Was I pushing my karmic allowance this week? Oh, my illicit activity was skirting that line rather tightly, but in my head, if I could find Esther in time, I would do my penance, take what was owed to me, and eat crow like a good little witch. No matter how painful it may be.

After all, I was torturing a living creature.

My fingertips glittered against the sweat on his forehead. I tapped one, two, three times, energy against flesh.

He screamed and tried to move away.

“No, I don’t think so,” Seth reprimanded from behind me. “Tell the lovely lady what she wants to know, Harteij, and it’ll be over. I’ll even speak to the authorities on your behalf. Don’t tell her, and... well, she’s rather a persistent and stubborn woman. The choice is yours, but I have to tell you, as a doctor, you’re not looking too good right now.”

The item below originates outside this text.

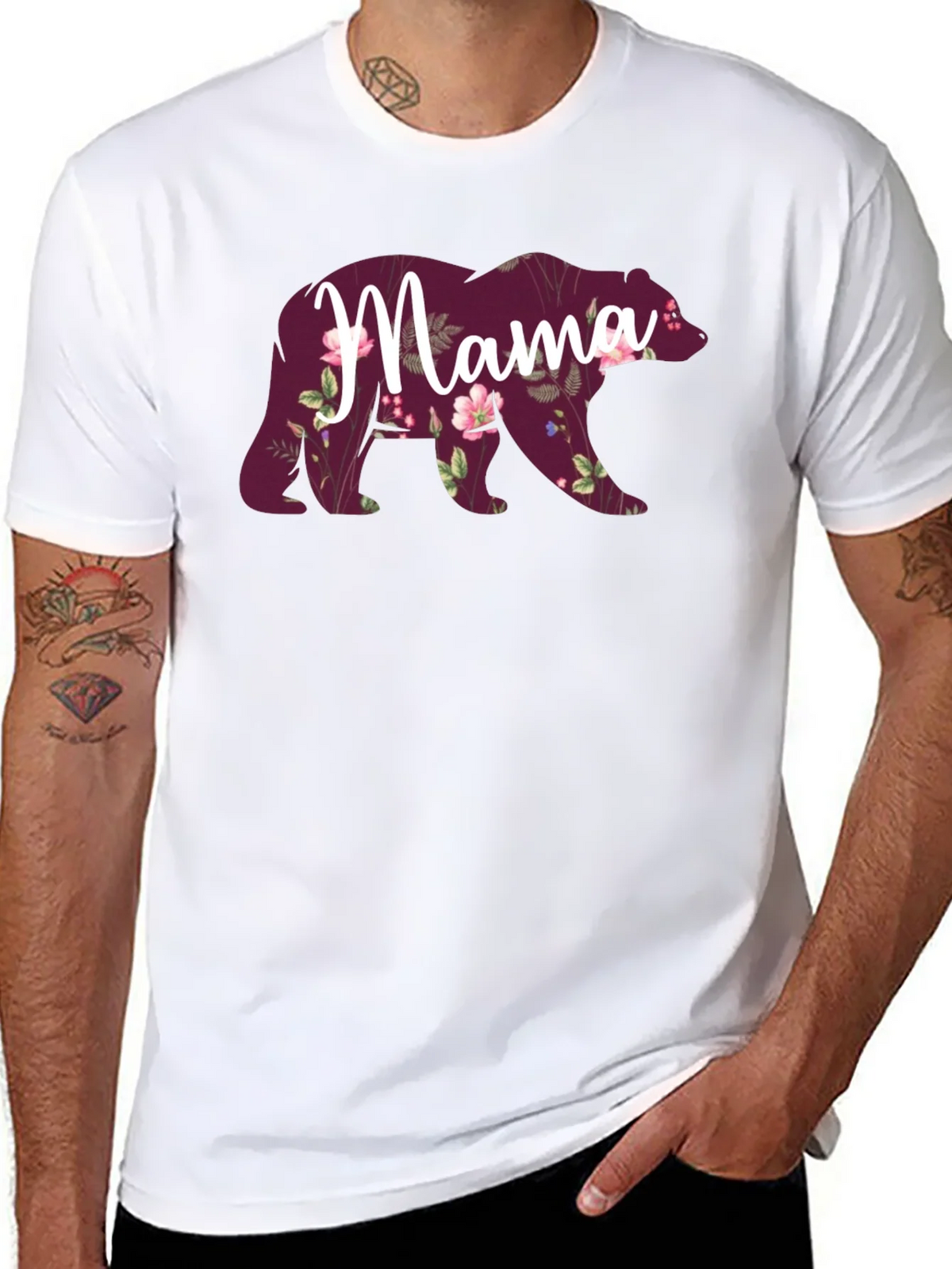 Mama Bear Floral Graphic Tee - Comfortable Cotton Blend product image 7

Heath growled. “His reach is farther than yours. You cannot protect me. She cannot protect me. If I tell you, I am as good as dead. You know this to be true!”

Seth sighed. “If you do not tell her, there will be no looking over your shoulder. Her gift is strong. You can feel it. She won’t kill you on purpose, but how much more do you think your mind can take? We may think we are immortal, Harteij, but we are not. Tell her, and we will take care of Simon.”

Heath regarded us separately for a moment before replying, his voice soft, the hint of an accent a little stronger. He was giving up. “I cannot. You don’t know the monster Adhiraj has become. I burned the shell that was Aatmaj, gave him up just like he was a human, because Adhiraj had found out that the naga had made the witch’s acquaintance. He’ll be no happier that you’re involved now, and as strong as she is, I don’t know if she can defeat him. I cannot take that chance.”

“Then I cannot save you. We need the information you have. If you will not give it up willingly, she has no choice but to do her job.”

I didn’t mention I wasn’t even on the case anymore. No sense in bothering with semantics.

“Then so be it.” Heath lay down his head and closed his eyes.

I looked at Seth, who nodded slowly.

I knelt next to the naga and slid my hands along the curves of his jaw. Drop your shields and let me in.